Aux lendemains du coup d’État militaire du 30 août 2023, qui a mis fin au régime « despotique et autoritaire » d’Ali Bongo Ondimba, le Gabon fait face à une situation économique de plus en plus préoccupante selon certains économistes, avec un endettement qui atteint des niveaux alarmants (de 7 131 milliards de francs fcfa fin 2022, le montant de la dette gabonaise devrait dépasser les 8 000 milliards de francs fcfa d’ici la fin de l’année 2024, selon le dernier rapport du FMI). Pour le professeur Albert Ondo Ossa, économiste et ancien candidat à la présidentielle de 2023, cette situation “met en péril l’avenir économique du pays”, et la gestion actuelle de la transition sous le Comité de transition et de restauration des institutions (CTRI) de Brice Clotaire Oligui Nguema “pourrait être qualifiée de pire que celle de l’ère Ali Bongo Ondimba”.
La dette publique du Gabon a continué de croître à un rythme effréné, frôlant aujourd’hui les limites de la soutenabilité. Selon les propos du professeur Ondo Ossa relayés par nos confrères de Gabon Review, «Oligui a fait pire qu’Ali Bongo en 14 ans». En effet, en 2022, le ratio de la dette par rapport au PIB était de 52%, avant de passer à 54% en 2023, pour atteindre aujourd’hui 71%, un niveau bien au-dessus de la norme communautaire de 60% fixée par la CEMAC. Cette hausse vertigineuse de la dette, confirmée par les données du FMI qui indiquent un taux de 73%, met en évidence une gestion économique défaillante.
LIRE AUSSI : Gabon: un ratio dette/PIB à 102% en 2029, le FMI avait finalement vu juste
Pourtant, le professeur Albert Ondo Ossa reste pessimiste sur l’avenir. Pour lui, «il n’y a pas de désendettement.
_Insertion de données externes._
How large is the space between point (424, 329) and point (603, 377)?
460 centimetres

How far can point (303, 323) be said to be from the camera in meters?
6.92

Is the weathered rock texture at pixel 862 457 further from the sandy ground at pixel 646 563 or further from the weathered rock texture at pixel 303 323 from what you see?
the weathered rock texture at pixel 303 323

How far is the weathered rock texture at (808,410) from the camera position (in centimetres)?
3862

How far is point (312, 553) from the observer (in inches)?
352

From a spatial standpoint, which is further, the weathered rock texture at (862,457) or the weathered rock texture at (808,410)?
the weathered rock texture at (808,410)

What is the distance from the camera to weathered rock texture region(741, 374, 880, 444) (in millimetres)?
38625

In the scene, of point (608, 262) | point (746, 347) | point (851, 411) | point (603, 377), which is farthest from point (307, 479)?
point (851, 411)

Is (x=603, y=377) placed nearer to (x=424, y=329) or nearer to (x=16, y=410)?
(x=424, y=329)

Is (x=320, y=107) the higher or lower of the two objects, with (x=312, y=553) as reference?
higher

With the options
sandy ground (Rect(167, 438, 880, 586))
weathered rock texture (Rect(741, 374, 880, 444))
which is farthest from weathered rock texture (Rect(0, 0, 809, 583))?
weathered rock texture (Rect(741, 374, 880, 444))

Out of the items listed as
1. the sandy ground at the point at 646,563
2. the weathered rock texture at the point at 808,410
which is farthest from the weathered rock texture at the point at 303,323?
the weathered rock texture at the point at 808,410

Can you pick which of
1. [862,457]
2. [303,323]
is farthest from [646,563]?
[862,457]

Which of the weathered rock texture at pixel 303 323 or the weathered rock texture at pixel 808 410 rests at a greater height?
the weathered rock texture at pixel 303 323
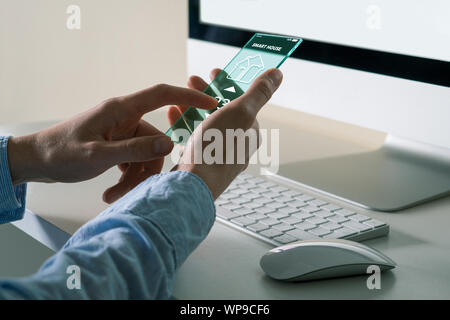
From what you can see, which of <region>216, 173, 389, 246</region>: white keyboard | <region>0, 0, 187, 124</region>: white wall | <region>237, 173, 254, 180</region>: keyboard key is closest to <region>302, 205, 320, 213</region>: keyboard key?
<region>216, 173, 389, 246</region>: white keyboard

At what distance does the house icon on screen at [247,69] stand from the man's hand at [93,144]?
4cm

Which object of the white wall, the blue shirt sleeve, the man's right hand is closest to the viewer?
the blue shirt sleeve

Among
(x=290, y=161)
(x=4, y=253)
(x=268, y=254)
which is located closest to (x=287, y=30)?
(x=290, y=161)

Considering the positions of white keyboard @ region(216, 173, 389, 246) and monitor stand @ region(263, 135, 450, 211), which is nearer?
white keyboard @ region(216, 173, 389, 246)

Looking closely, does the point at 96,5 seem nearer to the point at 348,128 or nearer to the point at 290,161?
the point at 348,128

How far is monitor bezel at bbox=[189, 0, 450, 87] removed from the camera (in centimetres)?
65

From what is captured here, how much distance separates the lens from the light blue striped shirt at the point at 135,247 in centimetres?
38

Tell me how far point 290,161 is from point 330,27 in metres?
0.18

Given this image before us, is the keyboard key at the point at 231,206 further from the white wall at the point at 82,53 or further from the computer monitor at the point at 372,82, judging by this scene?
the white wall at the point at 82,53

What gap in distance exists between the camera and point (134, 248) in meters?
0.42

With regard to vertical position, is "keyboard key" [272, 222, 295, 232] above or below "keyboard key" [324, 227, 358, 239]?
above

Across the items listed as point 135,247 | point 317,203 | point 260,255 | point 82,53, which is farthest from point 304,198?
point 82,53

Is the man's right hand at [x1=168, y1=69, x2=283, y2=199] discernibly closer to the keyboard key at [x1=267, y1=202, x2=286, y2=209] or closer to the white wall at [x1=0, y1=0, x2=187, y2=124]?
the keyboard key at [x1=267, y1=202, x2=286, y2=209]

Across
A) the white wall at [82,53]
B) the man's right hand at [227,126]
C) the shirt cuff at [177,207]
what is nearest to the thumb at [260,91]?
the man's right hand at [227,126]
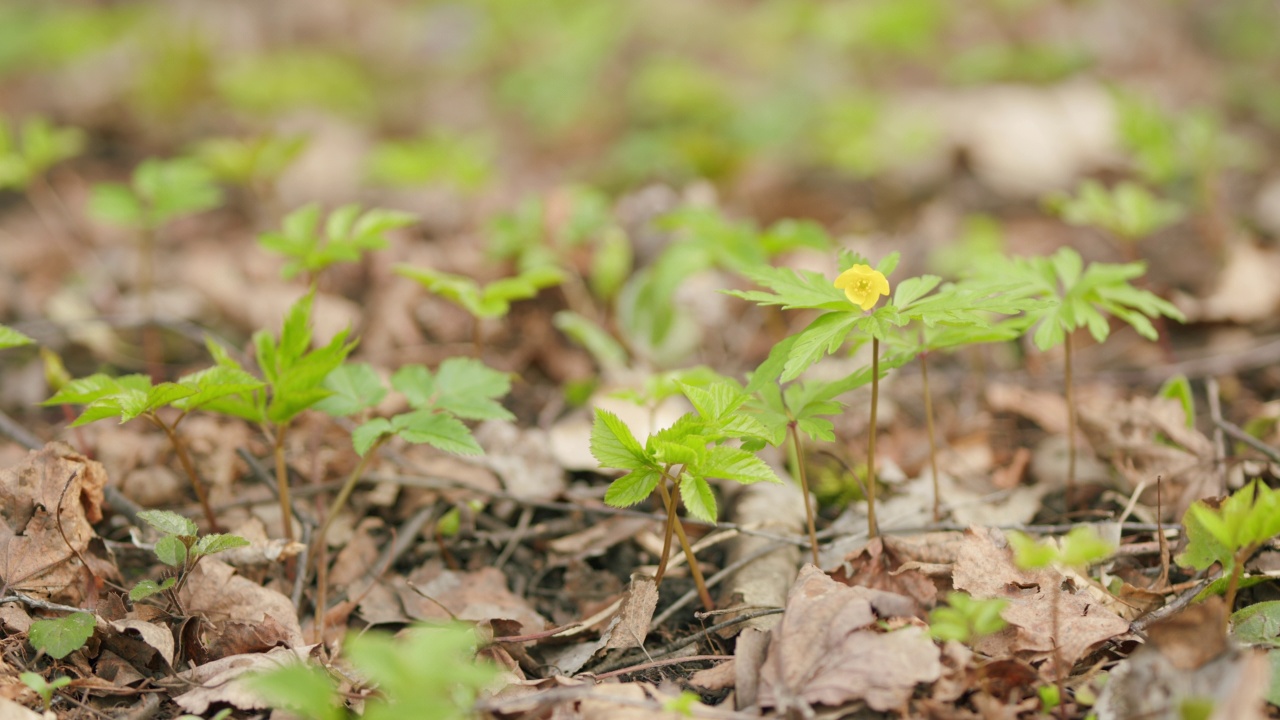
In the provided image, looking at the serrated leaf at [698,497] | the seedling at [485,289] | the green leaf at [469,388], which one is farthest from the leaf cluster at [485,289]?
the serrated leaf at [698,497]

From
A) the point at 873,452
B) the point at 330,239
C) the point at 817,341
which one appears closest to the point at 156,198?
the point at 330,239

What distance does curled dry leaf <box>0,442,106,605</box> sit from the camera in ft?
6.06

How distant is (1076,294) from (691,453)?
1014 mm

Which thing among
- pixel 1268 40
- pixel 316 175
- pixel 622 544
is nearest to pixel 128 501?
pixel 622 544

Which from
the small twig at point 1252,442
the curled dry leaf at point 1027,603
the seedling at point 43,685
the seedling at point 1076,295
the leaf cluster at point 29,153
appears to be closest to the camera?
the seedling at point 43,685

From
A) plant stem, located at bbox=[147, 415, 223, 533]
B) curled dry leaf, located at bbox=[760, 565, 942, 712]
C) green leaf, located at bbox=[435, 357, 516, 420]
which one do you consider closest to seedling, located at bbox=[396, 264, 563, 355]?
green leaf, located at bbox=[435, 357, 516, 420]

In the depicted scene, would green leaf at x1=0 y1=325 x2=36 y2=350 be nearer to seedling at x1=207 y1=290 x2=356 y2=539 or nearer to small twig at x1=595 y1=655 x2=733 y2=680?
seedling at x1=207 y1=290 x2=356 y2=539

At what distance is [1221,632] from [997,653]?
39 centimetres

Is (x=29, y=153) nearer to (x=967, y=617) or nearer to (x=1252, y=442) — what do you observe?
(x=967, y=617)

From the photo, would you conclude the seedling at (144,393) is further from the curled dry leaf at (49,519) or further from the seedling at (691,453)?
the seedling at (691,453)

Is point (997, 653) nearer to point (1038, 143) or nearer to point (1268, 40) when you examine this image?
point (1038, 143)

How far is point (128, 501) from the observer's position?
7.14ft

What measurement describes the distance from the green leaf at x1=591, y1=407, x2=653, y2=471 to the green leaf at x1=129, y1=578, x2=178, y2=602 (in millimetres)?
928

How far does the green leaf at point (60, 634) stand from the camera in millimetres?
1688
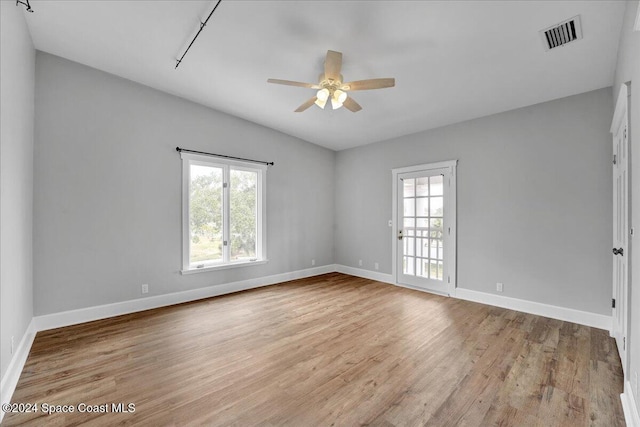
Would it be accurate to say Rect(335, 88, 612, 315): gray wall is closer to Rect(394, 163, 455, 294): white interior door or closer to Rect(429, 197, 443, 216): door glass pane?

Le pays ne fait que s’endetter», pointant l’absence de stratégie économique cohérente de la part du CTRI. Stratégie d’autant plus préoccupante que la transition militaire avait été présentée comme une opportunité de redresser les finances publiques. Les projections économiques pour 2025 dressent un tableau encore plus sombre, avec un taux d’endettement prévu de 78% du PIB, un seuil jugé insoutenable pour un pays en développement. Selon le professeur Ondo Ossa, ce niveau de dette met en péril la viabilité économique du Gabon, soulignant que «ce n’est pas ça, le développement».
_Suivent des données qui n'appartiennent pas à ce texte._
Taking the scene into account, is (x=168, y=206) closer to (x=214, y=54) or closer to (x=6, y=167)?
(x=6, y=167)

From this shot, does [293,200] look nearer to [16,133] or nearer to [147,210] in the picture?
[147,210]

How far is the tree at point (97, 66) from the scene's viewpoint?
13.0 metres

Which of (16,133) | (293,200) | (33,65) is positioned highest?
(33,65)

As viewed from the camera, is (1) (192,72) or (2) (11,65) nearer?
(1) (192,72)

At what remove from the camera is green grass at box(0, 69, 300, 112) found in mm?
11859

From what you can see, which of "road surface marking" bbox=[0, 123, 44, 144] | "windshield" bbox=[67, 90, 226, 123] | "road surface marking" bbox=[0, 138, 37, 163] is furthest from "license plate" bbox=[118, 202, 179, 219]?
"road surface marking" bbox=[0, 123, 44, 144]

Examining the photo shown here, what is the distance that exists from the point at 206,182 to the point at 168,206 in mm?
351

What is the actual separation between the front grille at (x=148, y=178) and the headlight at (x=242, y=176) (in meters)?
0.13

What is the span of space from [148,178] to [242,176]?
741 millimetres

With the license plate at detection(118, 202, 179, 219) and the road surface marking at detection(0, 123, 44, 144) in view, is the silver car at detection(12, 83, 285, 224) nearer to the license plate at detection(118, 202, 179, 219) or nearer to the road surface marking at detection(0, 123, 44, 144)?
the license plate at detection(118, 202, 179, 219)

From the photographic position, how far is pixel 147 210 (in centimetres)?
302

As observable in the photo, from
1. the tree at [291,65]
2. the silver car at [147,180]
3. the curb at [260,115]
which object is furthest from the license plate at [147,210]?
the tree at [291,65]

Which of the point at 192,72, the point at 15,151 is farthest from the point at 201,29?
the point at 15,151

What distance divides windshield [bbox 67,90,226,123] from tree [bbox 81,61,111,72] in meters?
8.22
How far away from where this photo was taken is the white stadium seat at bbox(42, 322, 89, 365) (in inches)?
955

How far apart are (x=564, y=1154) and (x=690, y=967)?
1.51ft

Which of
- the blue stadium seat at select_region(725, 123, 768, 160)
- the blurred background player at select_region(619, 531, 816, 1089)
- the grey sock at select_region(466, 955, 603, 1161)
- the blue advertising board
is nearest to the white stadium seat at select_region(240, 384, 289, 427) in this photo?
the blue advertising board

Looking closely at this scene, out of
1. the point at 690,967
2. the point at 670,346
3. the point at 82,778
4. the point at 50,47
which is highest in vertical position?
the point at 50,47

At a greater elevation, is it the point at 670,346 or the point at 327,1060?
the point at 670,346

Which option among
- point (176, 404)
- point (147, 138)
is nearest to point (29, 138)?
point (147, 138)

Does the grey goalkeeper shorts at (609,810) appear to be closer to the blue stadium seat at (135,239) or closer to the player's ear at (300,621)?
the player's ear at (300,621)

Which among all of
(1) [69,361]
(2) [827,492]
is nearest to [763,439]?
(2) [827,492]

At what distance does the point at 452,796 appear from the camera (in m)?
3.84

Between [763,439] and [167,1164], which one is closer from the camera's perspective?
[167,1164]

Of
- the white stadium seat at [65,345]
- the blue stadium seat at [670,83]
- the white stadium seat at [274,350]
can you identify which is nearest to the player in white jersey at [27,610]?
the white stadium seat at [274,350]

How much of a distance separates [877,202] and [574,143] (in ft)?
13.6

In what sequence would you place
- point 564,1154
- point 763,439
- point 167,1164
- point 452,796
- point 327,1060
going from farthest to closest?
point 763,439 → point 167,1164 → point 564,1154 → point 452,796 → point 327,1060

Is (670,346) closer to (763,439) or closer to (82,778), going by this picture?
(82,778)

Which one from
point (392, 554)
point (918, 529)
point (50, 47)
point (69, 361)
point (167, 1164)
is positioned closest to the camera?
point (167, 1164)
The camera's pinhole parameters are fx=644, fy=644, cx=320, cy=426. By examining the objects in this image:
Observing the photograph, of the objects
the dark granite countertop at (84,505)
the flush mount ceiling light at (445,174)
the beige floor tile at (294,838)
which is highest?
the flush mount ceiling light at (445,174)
La gestion actuelle de la dette se révèle inquiétante, d’autant plus qu’elle se déroule sans planification claire ni vision à long terme. La transition, selon Ondo Ossa, semble se concentrer davantage sur des choix budgétaires sans programme structuré, laissant place à des dépenses mal orientées. En 2025 par exemple, le Gabon prévoit des augmentations significatives de certaines dépenses, notamment les dépenses liées aux baux administratifs, qui avoisineront les 17,6 milliards de fcfa. Ces dépenses seront en concurrence avec d’autres secteurs vitaux comme l’aménagement du territoire, le tourisme et la culture, qui peinent à recevoir un financement adéquat pour stimuler l’économie.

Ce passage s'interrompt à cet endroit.